Psalm 16: The Sufficiency of God in a Decaying World
We live in a culture infatuated with preserving youth. From 1998 to 2009 the money spent at health and personal care stores doubled. From 2000 to 2010, the number of cosmetic surgery procedures in the U.S. rose by 77%. And yet the problem is not so much that we long for a full and lasting life—we were wired to desire eternal satisfaction. The problem is our tendency to look for it in things that are just as prone to decay as we are, all the while ignoring the sufficiency of God and the hope of the resurrection.
It is into this decaying world that Psalm 16 speaks with fresh hope of God’s sufficiency. God alone is able to preserve us, and we have no good apart from him (16:1-2). Unlike the insufficiency of the idols we tend to turn for lasting satisfaction (e.g. money, power, education, sex, perpetual youth, cf. 16:4), God is sufficient to guide us and keep us safe, preserving our lives and satisfying us with himself (16:5-11). And the ultimate expression of God’s faithfulness to preserve and satisfy us is our future resurrection in Christ.
After all, as exhilarating as these promises are (e.g. “you will not abandon my soul to Sheol, or let your holy one see corruption,” v. 10), they don’t seem to actually stop the suffering in our lives or the processes of decay in our bodies or our worlds. The truth is, if we limit their scope to this life, we will find ourselves sorely disappointed.
Yet they were never meant to be limited to the scope of this world.
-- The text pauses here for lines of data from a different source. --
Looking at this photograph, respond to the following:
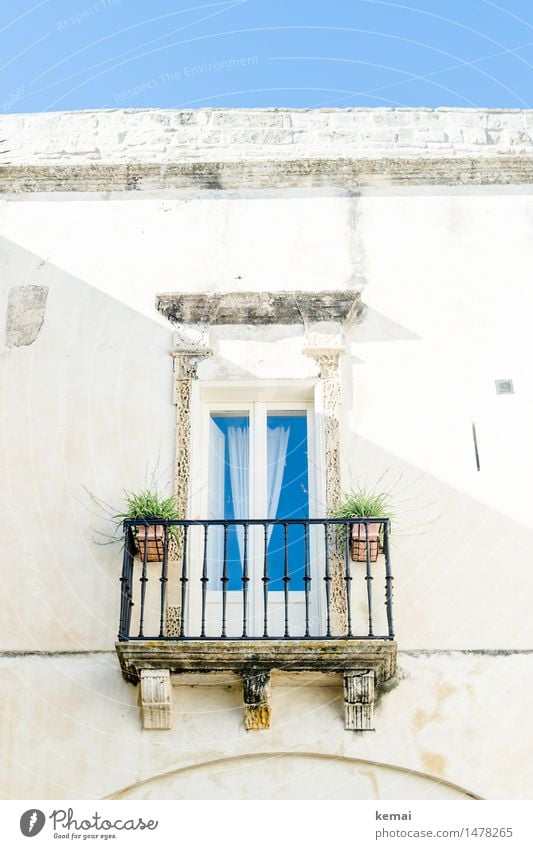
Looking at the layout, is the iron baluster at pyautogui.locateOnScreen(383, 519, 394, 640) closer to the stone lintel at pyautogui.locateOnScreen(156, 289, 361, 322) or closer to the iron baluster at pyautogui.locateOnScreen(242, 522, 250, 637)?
the iron baluster at pyautogui.locateOnScreen(242, 522, 250, 637)

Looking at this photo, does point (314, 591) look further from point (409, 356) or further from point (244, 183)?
point (244, 183)

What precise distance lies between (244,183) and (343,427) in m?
2.35

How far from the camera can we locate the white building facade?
26.7ft

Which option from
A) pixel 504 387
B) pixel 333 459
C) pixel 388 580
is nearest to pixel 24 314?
pixel 333 459

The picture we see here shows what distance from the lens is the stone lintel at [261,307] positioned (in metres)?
9.62

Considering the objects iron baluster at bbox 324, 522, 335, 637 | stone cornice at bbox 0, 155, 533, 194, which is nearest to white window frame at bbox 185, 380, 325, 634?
iron baluster at bbox 324, 522, 335, 637

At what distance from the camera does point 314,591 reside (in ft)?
29.0

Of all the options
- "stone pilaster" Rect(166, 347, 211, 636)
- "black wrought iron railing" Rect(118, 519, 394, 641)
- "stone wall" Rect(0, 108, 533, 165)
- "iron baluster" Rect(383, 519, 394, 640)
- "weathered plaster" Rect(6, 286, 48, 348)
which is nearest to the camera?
"iron baluster" Rect(383, 519, 394, 640)

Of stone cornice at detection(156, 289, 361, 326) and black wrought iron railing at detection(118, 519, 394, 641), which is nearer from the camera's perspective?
black wrought iron railing at detection(118, 519, 394, 641)

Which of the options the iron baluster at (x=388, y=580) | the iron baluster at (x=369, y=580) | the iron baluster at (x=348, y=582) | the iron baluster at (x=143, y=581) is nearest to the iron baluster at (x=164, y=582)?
the iron baluster at (x=143, y=581)

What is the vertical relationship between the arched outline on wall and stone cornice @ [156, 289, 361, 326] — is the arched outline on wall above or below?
below

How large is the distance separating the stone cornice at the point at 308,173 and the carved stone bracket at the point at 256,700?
13.7 ft

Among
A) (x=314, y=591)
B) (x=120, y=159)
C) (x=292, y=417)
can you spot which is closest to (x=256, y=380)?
(x=292, y=417)

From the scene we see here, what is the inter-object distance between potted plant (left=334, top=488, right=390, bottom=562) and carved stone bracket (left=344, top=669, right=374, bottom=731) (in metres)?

As Peter attests in Acts 2, these promises were at the same time a prophecy of what God would do for Jesus in preserving and satisfying his life—not by avoiding the grave, but by carrying him through it and raising him victoriously over it (Acts 2:22-36). For those who believe in Christ and have been united with him in his death and resurrection, we have that same hope. We have tasted the eternal life and joy of the resurrection already through what the New Testament calls our “regeneration” (or having been “born again”—that’s resurrection language, cf. John 3:1-15; 17:3; 1 Pet. 1:3). But the best is yet to come, when Christ returns and transforms our lowly body to be like his glorious body (Phil. 3:20-21; cf. 1 Cor. 15:21-26; 1 Pet. 1:3-7). With this hope in clear view—our confidence that God alone will be faithful to preserve us and satisfy us—we are able persevere through our present trials, following the pattern of Jesus, “who for the joy that was set before him endured the cross, despising the shame, and is seated at the right hand of the throne of God” (Heb. 12:2).
If you’re in the Boston MetroWest, join us Sunday, July 17, 9:30 a.m. at Westgate Church as we explore this further.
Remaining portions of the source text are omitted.